=== TRECHO DO TEXTO ===

Paulo Preto descreve a magistrada como “bipolar” e “amarga” e diz que “ela quer ser o Sergio Moro de São Paulo”. Conta que se quisesse até conseguiria um habeas corpus do ministro Ricardo Lewandowski para ficar em liberdade, mas que achava melhor não mexer no caso, para não provocar uma condenação antes de completar 70 anos.

Denise Andrade/Estadão ConteúdoDenise Andrade/Estadão ConteúdoA astróloga Maricy Vogel é conhecida por atender personalidades
“Eu não estou sofrendo com tornozeleira”, relata o engenheiro, após contar que já havia ficado dez dias na solitária do presídio de Tremembé, no interior paulista, quando foi preso pela primeira vez, em abril de 2018. Descreveu a penitenciária onde passou 35 dias como um “spa de pobre”. Lá, disse, não fazia nada. Já na prisão domiciliar, podia malhar na academia, nadar, fazer pilates e massagem.

Com as cartas na mesa, Maricy pergunta aos astros se a juíza condenaria seu cliente antes do dia 7 de março. “Ela vai dar a sentença, sim, antes do seu aniversário”, previu, apontando janeiro como o mês da condenação. Apesar do prognóstico negativo, o engenheiro podia ficar tranquilo porque ele só voltaria ao “spa de pobre” por “15 dias, no máximo”.

Paulo Preto relata então que seu advogado José Roberto Santoro, ex-procurador da República, “conhece todo mundo” no Poder Judiciário e trabalhou por quatro anos ao lado do ministro Gilmar Mendes no Palácio do Planalto, durante o governo Fernando Henrique Cardoso. A astróloga novamente o tranquiliza. “Você tem os togados todos do seu lado”, afirma, referindo-se aos ministros do STF e do STJ. Gilmar já havia soltado o engenheiro duas vezes.

A única coisa que Paulo Preto precisava fazer para se livrar do inferno astral que o rondava desde a delação do doleiro Adir Assad, em 2017, era uma doação de 69 litros de suco de uva e 69 panetones a moradores de um bairro pobre de São Paulo, como Paraisópolis, no dia 24 de dezembro, véspera de Natal.

Ante a previsão sobre a sentença, que segundo a astróloga seria suavizada para a filha Tatiana, a maior preocupação do ex-diretor da Dersa, ele aproveita para consultar os astros sobre outra inquietação. “O que você pode falar dos meus amigos que são políticos?”, pergunta ele.

O diálogo a seguir é revelador. Sem que nenhum nome seja mencionado, Maricy fala do ex-ministro Aloysio Nunes, responsável por indicar Paulo Preto para o cargo de diretor da Dersa. “É seu amigo até debaixo da água”, diz ela.

=== LISTAGEM SELECIONADA ===

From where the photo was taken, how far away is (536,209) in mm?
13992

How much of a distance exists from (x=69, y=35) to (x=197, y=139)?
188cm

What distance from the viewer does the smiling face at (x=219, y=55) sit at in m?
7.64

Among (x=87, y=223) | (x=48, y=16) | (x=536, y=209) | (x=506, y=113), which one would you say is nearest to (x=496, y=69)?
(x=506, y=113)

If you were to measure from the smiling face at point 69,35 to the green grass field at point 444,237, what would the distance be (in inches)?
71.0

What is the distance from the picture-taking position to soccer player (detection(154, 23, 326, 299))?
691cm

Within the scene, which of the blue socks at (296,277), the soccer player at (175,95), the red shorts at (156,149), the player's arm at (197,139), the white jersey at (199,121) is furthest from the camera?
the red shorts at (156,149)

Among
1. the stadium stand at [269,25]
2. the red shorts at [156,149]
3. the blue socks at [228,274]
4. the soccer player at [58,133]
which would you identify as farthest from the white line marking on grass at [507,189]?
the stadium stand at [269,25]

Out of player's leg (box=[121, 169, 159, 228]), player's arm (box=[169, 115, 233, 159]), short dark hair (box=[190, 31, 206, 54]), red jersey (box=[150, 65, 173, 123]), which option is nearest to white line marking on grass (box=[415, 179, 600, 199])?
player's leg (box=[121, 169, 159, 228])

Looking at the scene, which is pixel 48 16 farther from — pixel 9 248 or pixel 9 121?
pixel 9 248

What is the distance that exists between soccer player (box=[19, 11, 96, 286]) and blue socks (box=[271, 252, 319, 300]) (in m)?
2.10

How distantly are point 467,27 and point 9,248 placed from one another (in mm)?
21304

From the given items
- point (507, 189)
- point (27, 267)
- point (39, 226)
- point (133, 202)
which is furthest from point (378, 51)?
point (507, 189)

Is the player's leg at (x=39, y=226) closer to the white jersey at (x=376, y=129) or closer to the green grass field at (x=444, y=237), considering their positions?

===

- _TAREFAS DO EXERCÍCIO_
1 - Transcreva do texto sobre a consulta de Paulo Preto à astróloga o trecho que começa nas palavras "Denise Andrade/Estadão ConteúdoDenise" e termina após "pilates e massagem.".
2 - Dê prosseguimento ao texto sobre a consulta de Paulo Preto à astróloga, a partir da última frase apresentada.
A listagem pode ser desconsiderada por completo.

- _RESPOSTAS DAS TAREFAS_
1 -
Denise Andrade/Estadão ConteúdoDenise Andrade/Estadão ConteúdoA astróloga Maricy Vogel é conhecida por atender personalidades
“Eu não estou sofrendo com tornozeleira”, relata o engenheiro, após contar que já havia ficado dez dias na solitária do presídio de Tremembé, no interior paulista, quando foi preso pela primeira vez, em abril de 2018. Descreveu a penitenciária onde passou 35 dias como um “spa de pobre”. Lá, disse, não fazia nada. Já na prisão domiciliar, podia malhar na academia, nadar, fazer pilates e massagem.

2 -
Em seguida, o engenheiro indaga: “E o Kassab?”. Referia-se a Gilberto Kassab, ex-ministro e secretário licenciado do governo João Doria. “Eu acho que é uma pessoa que tem palavra”, continua ele. Sem titubear, a astróloga confirma: “O Kassab, leal, não esquece de você”. “Ele não vai te trair.”

A relação próxima com Gilberto Kassab confidenciada pelo próprio engenheiro à numeróloga era desconhecida, mas se encaixa em uma acusação que pesa sobre ambos. Segundo a Lava Jato, parte do dinheiro que teria sido desviado das obras comandadas pelo ex-diretor da Dersa em São Paulo abasteceu o caixa 2 de Kassab quando ele disputou a reeleição a prefeito da capital, em 2008, e de seu partido, o PSD, criado em 2011. O ex-ministro diz que conheceu o operador em razão de “relações institucionais”.

Em outra pergunta à guru, desta vez sobre o futuro de seu patrimônio, Paulo Preto relata que as contas bloqueadas pela Lava Jato no Brasil só tinham 1.000 reais e que o dinheiro que guardara no exterior tinha escapado da ação dos investigadores. “Bloquearam, mas não tinha mais recurso nenhum.”

Essa história só pôde ser contada porque Maricy Vogel errou parte da sua principal previsão: Paulo Preto foi mesmo condenado antes do aniversário de 70 anos, com duas sentenças que somam mais de 172 anos de detenção, mas o vaticínio sobre o retorno dele ao “spa de pobre” foi desmentido pela realidade.

O engenheiro apontado como um dos principais operadores do PSDB está preso há 241 dias no Complexo Médico Penal de Pinhais, no Paraná, acusado de lavar dinheiro do megaesquema de corrupção montado pela Odebrecht.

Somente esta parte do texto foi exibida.